━━ Selected text

Morning Comments April 8, 2022

Red Barn Behind Field

Corn and beans were higher yesterday with wheat trading lower. To end the day, we saw Chicago wheat down 18, while May corn was up 1, December corn was up 4, and soybeans were 20+ higher across the board. 

Beans helped to keep corn supported yesterday as Chinese buyers came back to the table overnight Wednesday, buying some additional new crop bean supplies from the U.S. as well as adding some Brazilian bushels to the mix. There had been some concern regarding a slowdown in demand as buyers have been relatively quiet as of late due to holidays, Covid lockdown uncertainty, and poor margins. 

Continued lockdowns in Shanghai and concern over increasing caseloads still has some traders on edge however, as unload times at ports typically running 1 to 2 days are stretching out to 4 to 5 days or more, creating a backlog. In addition to slow unloads, interprovince movement is heavily frowned upon, making it difficult to move supplies from where they are to where they are needed. 

Overnight we did see confirmation the Jilin province has achieved "zero Covid on a societal level" meaning any additional positive cases will come from quarantine sites as opposed to other means of transmission. This accomplishment should open the province back up for relatively normal business, which is good news ahead of Spring planting as there was concern we would see limited movement of fertilizer and other inputs.

While on the subject of China, government officials announced another round of pork purchases in a continued attempt to support sliding hog values. Poor feed margins and high domestic prices are also being attributed to the USDA's attaché projecting corn imports of 20 mmt this year, down from last year's 29.5 mmt and 6 mmt (236 mbu) below current USDA estimates.

━━━━

◆ Work instruction: Reproduce the stretch of the morning grain market comments from "Continued lockdowns in" through "fertilizer and other inputs.". The data after this point isn't needed.

━━ Extracted records

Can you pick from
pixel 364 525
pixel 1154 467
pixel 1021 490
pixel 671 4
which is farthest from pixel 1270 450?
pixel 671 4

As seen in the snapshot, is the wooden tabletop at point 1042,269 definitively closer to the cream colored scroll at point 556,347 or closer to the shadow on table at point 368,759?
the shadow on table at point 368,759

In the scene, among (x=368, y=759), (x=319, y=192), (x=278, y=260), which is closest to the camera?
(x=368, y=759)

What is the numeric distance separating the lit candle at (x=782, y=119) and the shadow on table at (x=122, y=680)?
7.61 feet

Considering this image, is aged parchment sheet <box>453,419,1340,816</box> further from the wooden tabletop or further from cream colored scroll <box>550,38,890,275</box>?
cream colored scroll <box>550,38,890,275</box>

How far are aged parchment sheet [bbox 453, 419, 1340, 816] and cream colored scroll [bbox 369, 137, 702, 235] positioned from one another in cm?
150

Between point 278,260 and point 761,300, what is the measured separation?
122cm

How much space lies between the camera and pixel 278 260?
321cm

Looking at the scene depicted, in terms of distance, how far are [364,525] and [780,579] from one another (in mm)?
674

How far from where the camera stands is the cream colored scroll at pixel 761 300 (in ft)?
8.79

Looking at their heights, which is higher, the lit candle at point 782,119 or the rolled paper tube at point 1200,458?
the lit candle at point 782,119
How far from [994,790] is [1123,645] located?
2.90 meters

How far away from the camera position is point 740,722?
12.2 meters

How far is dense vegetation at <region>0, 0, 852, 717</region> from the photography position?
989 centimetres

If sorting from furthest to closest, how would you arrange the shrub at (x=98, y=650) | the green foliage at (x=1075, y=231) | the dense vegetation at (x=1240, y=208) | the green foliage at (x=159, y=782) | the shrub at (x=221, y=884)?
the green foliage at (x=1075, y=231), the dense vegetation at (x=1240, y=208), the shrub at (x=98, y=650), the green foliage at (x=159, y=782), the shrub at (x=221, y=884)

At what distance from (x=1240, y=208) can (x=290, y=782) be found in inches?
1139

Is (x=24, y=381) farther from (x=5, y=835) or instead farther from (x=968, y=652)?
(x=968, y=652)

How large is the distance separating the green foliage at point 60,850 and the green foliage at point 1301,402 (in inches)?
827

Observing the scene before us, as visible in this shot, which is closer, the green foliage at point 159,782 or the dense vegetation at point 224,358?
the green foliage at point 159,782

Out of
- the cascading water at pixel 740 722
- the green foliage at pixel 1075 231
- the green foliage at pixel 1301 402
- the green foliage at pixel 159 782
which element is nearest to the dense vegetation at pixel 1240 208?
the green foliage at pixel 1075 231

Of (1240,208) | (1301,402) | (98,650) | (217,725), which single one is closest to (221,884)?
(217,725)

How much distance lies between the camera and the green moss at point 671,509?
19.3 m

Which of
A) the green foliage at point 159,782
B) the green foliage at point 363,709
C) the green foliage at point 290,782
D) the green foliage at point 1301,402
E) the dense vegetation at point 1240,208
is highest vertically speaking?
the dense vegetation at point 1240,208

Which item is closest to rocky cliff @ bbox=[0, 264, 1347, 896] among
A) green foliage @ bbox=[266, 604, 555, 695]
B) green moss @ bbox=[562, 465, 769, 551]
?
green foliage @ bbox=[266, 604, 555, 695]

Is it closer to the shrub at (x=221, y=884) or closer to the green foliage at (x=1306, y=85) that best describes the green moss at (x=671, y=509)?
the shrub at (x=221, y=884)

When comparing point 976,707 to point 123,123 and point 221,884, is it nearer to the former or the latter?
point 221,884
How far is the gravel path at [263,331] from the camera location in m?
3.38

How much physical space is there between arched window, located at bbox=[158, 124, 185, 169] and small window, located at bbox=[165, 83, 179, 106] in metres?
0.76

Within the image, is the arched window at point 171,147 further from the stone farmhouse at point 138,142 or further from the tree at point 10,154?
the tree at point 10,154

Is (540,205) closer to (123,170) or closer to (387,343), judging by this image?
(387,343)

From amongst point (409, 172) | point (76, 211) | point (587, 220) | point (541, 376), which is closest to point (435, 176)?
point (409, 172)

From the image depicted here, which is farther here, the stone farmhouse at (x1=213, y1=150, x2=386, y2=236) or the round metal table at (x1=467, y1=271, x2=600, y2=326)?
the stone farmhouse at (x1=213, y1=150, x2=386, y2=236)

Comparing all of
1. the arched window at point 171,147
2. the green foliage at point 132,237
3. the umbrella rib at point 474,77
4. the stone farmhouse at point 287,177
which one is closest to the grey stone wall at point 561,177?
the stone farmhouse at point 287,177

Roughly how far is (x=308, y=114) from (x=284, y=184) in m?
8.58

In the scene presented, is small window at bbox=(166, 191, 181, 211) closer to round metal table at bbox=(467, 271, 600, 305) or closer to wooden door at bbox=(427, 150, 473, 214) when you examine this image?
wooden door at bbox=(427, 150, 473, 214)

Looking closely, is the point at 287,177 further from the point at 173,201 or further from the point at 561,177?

━━━━

◆ Response for this exercise:
Continued lockdowns in Shanghai and concern over increasing caseloads still has some traders on edge however, as unload times at ports typically running 1 to 2 days are stretching out to 4 to 5 days or more, creating a backlog. In addition to slow unloads, interprovince movement is heavily frowned upon, making it difficult to move supplies from where they are to where they are needed. 

Overnight we did see confirmation the Jilin province has achieved "zero Covid on a societal level" meaning any additional positive cases will come from quarantine sites as opposed to other means of transmission. This accomplishment should open the province back up for relatively normal business, which is good news ahead of Spring planting as there was concern we would see limited movement of fertilizer and other inputs.